After a second postdoc fellowship at the University of Pennsylvania, Horner returned to U of T as a faculty member in 1997. His first priority was to develop new tools and models that researchers could use to more effectively study sleep and breathing. Until that point, most models only mimicked sleep-like behaviour.
“No one had developed models to actually investigate natural sleep,” says Horner.
“That's what I wanted to set my lab up to do so that we could conduct very basic neuroscience studies looking at the circuits that control the muscles responsible for breathing.”
The Horner lab pioneered models to identify the key brain chemicals and receptors modulating breathing muscle activity in sleep.
In 2006, the researchers were the first to identify the neurotransmitter noradrenaline as playing a significant role in activating the tongue muscle during wakefulness and certain phases of sleep.
The tongue is important for speech and swallowing, but Horner says it is also the largest and most impactful upper airway muscle when it comes to maintaining airflow into our lungs.
Noradrenaline levels in the brain drop during rapid eye movement (REM) sleep — when most dreams occur and brain activity is high — leading to a loss of muscle tone in the tongue and, in some people, difficulties breathing.
In 2013, the researchers published another seminal discovery showing that a family of proteins called muscarinic receptors suppress tongue movement during REM sleep. When they blocked muscarinic receptors with a drug, they saw a strong activation of the tongue muscle.
These breakthroughs from the Horner lab uncovered the two key drivers of sleep apnea — loss of a noradrenaline “go” signal and a muscarinic receptor-mediated “stop” signal — that act together to block tongue movement and disrupt breathing during sleep.
By mapping the neural circuits that lead to this common condition, work from the Horner lab laid the foundation for AD109, a new treatment developed by researchers in Boston to specifically target the two pathways that contribute to sleep apnea. The daily oral medication contains two drugs: one that increases noradrenaline levels and another that blocks muscarinic receptors.

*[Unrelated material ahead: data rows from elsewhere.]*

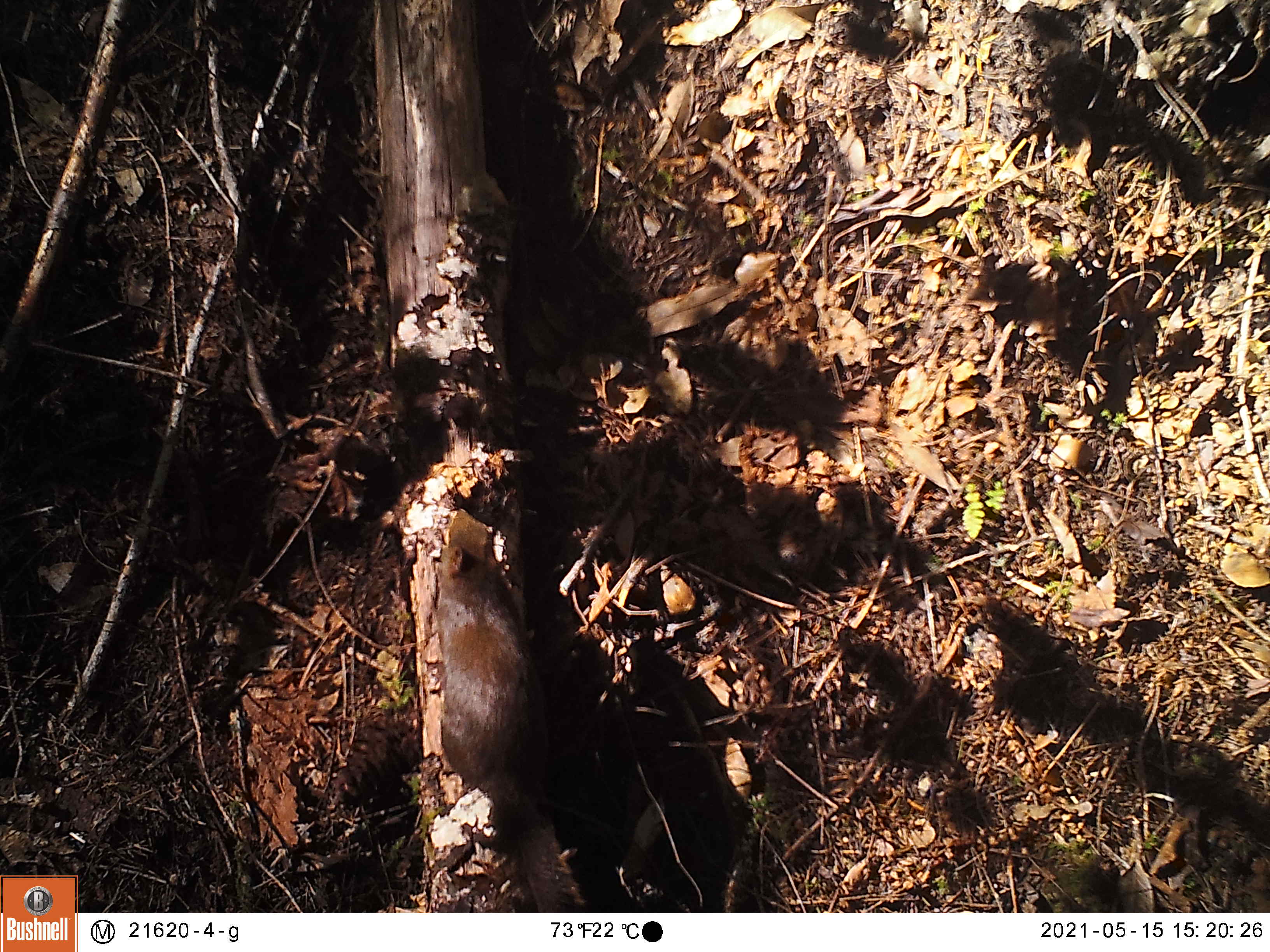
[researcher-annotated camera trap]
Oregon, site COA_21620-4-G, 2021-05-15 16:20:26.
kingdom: Animalia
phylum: Chordata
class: Mammalia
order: Rodentia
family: Sciuridae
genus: Tamiasciurus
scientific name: Tamiasciurus douglasii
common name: douglas squirrel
Douglas squirrel (Tamiasciurus douglasii).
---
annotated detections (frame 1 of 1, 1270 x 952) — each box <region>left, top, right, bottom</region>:
douglas squirrel: <region>390, 490, 617, 913</region>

In a recently published phase 3 randomized clinical trial, people with mild to severe sleep apnea who received AD109 had less airway obstruction and higher oxygen levels than those who received a placebo. On average, per hour of sleep, participants on AD109 had four fewer events where they stopped breathing or had very shallow breathing.

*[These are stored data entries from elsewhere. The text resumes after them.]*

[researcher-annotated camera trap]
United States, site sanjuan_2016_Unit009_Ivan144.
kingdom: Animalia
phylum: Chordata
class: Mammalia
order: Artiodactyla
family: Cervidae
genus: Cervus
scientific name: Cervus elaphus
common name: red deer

Currently the most commonly prescribed treatment for sleep apnea is continuous positive airway pressure (CPAP) therapy, which involves sleeping while wearing a mask connected to a machine that delivers constant air pressure. The treatment is extremely effective, but Horner notes that many people have a hard time sticking with CPAP because they find it uncomfortable and cumbersome. He says that if AD109 receives regulatory approval, it would provide a valuable alternative for people who cannot tolerate CPAP.
Horner, who was not directly involved in the development of AD109, says he is pleased and surprised to see the impact of his research expand into clinical treatments.
“As a basic scientist, I always intended to just understand how things work,” he says. “I didn’t anticipate this storyline.”
Horner’s research has been continuously supported by the Canadian Institutes of Health Research since 1998.